§ **WHAT THIS TASK INVOLVES**
Rewrite every row below with "concrete driveway" changed to "paved driveway" and nothing else altered. Leave the pictures out of your answer.

§ **RECORDS TO PROCESS**

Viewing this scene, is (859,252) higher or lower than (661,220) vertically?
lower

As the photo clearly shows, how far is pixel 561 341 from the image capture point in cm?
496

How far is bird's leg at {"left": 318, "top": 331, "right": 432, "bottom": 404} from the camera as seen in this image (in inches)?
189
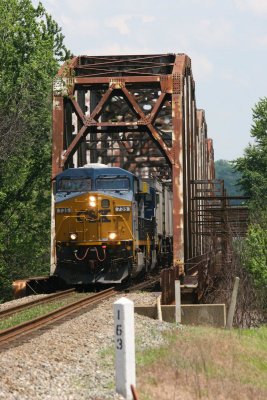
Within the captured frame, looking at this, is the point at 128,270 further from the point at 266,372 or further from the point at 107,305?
the point at 266,372

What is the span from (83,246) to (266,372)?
45.2 ft

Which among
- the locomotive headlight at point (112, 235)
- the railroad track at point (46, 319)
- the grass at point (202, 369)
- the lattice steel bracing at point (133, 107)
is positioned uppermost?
the lattice steel bracing at point (133, 107)

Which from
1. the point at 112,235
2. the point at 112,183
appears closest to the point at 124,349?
the point at 112,235

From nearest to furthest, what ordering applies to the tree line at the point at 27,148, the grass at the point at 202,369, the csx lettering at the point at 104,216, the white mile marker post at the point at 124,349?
the white mile marker post at the point at 124,349 → the grass at the point at 202,369 → the csx lettering at the point at 104,216 → the tree line at the point at 27,148

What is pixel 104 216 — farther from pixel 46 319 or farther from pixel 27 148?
pixel 27 148

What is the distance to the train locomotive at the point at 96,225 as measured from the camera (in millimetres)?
26156

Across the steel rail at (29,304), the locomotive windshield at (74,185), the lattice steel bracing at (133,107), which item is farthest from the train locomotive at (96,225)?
the lattice steel bracing at (133,107)

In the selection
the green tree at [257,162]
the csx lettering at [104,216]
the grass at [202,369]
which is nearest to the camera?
the grass at [202,369]

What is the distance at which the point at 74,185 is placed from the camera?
26781 mm

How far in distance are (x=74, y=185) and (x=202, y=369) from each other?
51.2ft

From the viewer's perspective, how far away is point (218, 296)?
32.2 m

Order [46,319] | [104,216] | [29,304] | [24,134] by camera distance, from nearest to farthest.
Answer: [46,319] → [29,304] → [104,216] → [24,134]

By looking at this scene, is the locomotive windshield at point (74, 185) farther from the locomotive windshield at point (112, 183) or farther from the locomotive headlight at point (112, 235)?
the locomotive headlight at point (112, 235)

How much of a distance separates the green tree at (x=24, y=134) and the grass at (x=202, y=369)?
22.8 m
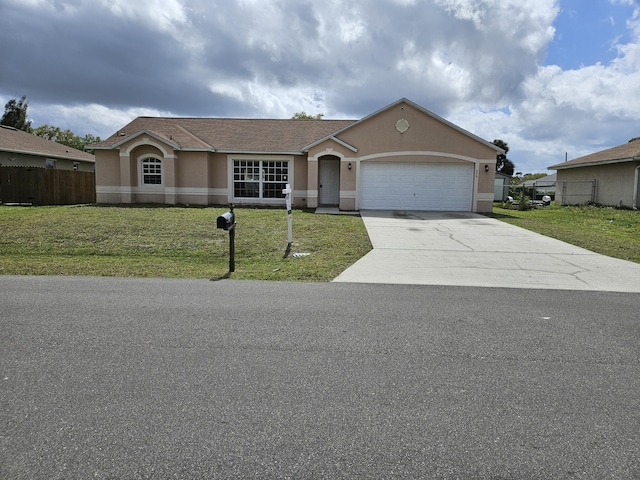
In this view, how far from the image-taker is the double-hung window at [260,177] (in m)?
23.5

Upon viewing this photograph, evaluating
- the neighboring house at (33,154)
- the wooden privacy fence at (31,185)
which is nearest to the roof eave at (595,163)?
the wooden privacy fence at (31,185)

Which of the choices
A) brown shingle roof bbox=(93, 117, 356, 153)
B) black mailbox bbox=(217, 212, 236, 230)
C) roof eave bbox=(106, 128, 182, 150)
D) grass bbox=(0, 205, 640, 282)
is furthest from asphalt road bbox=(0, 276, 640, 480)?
brown shingle roof bbox=(93, 117, 356, 153)

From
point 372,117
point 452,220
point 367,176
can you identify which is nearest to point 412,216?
point 452,220

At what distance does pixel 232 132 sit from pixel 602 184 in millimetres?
22337

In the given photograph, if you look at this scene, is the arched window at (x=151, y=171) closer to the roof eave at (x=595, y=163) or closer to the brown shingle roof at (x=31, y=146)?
the brown shingle roof at (x=31, y=146)

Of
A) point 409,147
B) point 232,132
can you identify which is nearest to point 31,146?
point 232,132

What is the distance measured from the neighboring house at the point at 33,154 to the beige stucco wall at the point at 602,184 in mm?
34583

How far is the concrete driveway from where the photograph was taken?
26.0 ft

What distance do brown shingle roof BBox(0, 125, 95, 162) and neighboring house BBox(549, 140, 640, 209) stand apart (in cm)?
3430

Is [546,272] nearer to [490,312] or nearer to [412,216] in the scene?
[490,312]

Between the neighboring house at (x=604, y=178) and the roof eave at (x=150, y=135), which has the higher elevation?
the roof eave at (x=150, y=135)

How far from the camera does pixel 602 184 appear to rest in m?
26.6

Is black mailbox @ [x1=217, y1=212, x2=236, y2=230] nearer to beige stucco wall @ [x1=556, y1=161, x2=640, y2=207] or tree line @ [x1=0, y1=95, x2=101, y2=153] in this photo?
beige stucco wall @ [x1=556, y1=161, x2=640, y2=207]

§ **ANSWER TO THIS PROBLEM**
Viewing this scene, is (859,252) higher or lower than (661,220) vertically?
lower

As the photo clearly shows, how far is pixel 561 341 from the image capture point in cm?
496

How far is bird's leg at {"left": 318, "top": 331, "right": 432, "bottom": 404} from the camera as seen in this image (in inches)?
189
Within the captured frame, looking at this, is the point at 128,270 further from the point at 266,372 or further from the point at 107,305?
the point at 266,372

What is the span from (83,246) to (266,372)?
45.2 ft

Which among
- the locomotive headlight at point (112, 235)
- the railroad track at point (46, 319)
- the grass at point (202, 369)
- the lattice steel bracing at point (133, 107)
is positioned uppermost?
the lattice steel bracing at point (133, 107)

Which from
1. the point at 112,235
2. the point at 112,183
appears closest to the point at 124,349?
the point at 112,235

From nearest to furthest, what ordering applies to the tree line at the point at 27,148, the grass at the point at 202,369, the csx lettering at the point at 104,216, the white mile marker post at the point at 124,349?
the white mile marker post at the point at 124,349 → the grass at the point at 202,369 → the csx lettering at the point at 104,216 → the tree line at the point at 27,148

What is pixel 104 216 — farther from pixel 46 319 or farther from pixel 27 148?
pixel 27 148

What is the distance to the train locomotive at the point at 96,225 as measured from the camera (in millimetres)?
26156

Across the steel rail at (29,304), the locomotive windshield at (74,185), the lattice steel bracing at (133,107), which item is farthest from the train locomotive at (96,225)?
the lattice steel bracing at (133,107)

In the selection
the green tree at [257,162]
the csx lettering at [104,216]
the grass at [202,369]
which is nearest to the camera?
the grass at [202,369]

What is the distance at which the point at 74,185 is placed from the camera?
26781 mm

How far in distance are (x=74, y=185) and (x=202, y=369) from each other?
51.2ft

From the viewer's perspective, how far away is point (218, 296)?
32.2 m

Order [46,319] | [104,216] | [29,304] | [24,134] by camera distance, from nearest to farthest.
Answer: [46,319] → [29,304] → [104,216] → [24,134]

By looking at this scene, is the locomotive windshield at point (74, 185) farther from the locomotive windshield at point (112, 183) or farther from the locomotive headlight at point (112, 235)?
the locomotive headlight at point (112, 235)

How much of a distance separates the green tree at (x=24, y=134) and the grass at (x=202, y=369)?
22.8 m
In this view, how far from the image-taker is the double-hung window at [260,177] (in m)?
23.5

Upon viewing this photograph, evaluating
- the neighboring house at (33,154)
- the wooden privacy fence at (31,185)
which is nearest to the roof eave at (595,163)?
the wooden privacy fence at (31,185)

Which of the choices
A) brown shingle roof bbox=(93, 117, 356, 153)
B) black mailbox bbox=(217, 212, 236, 230)
C) roof eave bbox=(106, 128, 182, 150)
D) grass bbox=(0, 205, 640, 282)
is furthest from asphalt road bbox=(0, 276, 640, 480)?
brown shingle roof bbox=(93, 117, 356, 153)

From
point 372,117
point 452,220
point 367,176
can you identify which is nearest to point 412,216?
point 452,220

At what distance does pixel 232 132 sit from pixel 602 184 in millimetres?
22337

In the given photograph, if you look at this scene, is the arched window at (x=151, y=171) closer to the roof eave at (x=595, y=163) or closer to the brown shingle roof at (x=31, y=146)?
the brown shingle roof at (x=31, y=146)

Of
A) point 409,147
B) point 232,132
can you identify which is nearest to point 31,146?
point 232,132

What is the distance measured from the neighboring house at the point at 33,154 to the beige stucco wall at the point at 602,184 in mm?
34583

How far is the paved driveway from where the photograph was taken?
26.0 ft

What distance do brown shingle roof BBox(0, 125, 95, 162) and neighboring house BBox(549, 140, 640, 209) stand apart (in cm)?
3430

Is [546,272] nearer to [490,312] or nearer to [412,216] in the scene?
[490,312]

Between the neighboring house at (x=604, y=178) and the roof eave at (x=150, y=135), which has the higher elevation?
the roof eave at (x=150, y=135)

How far from the camera does pixel 602 184 appear to rest in m?
26.6

Is black mailbox @ [x1=217, y1=212, x2=236, y2=230] nearer to beige stucco wall @ [x1=556, y1=161, x2=640, y2=207] or tree line @ [x1=0, y1=95, x2=101, y2=153] in this photo?
beige stucco wall @ [x1=556, y1=161, x2=640, y2=207]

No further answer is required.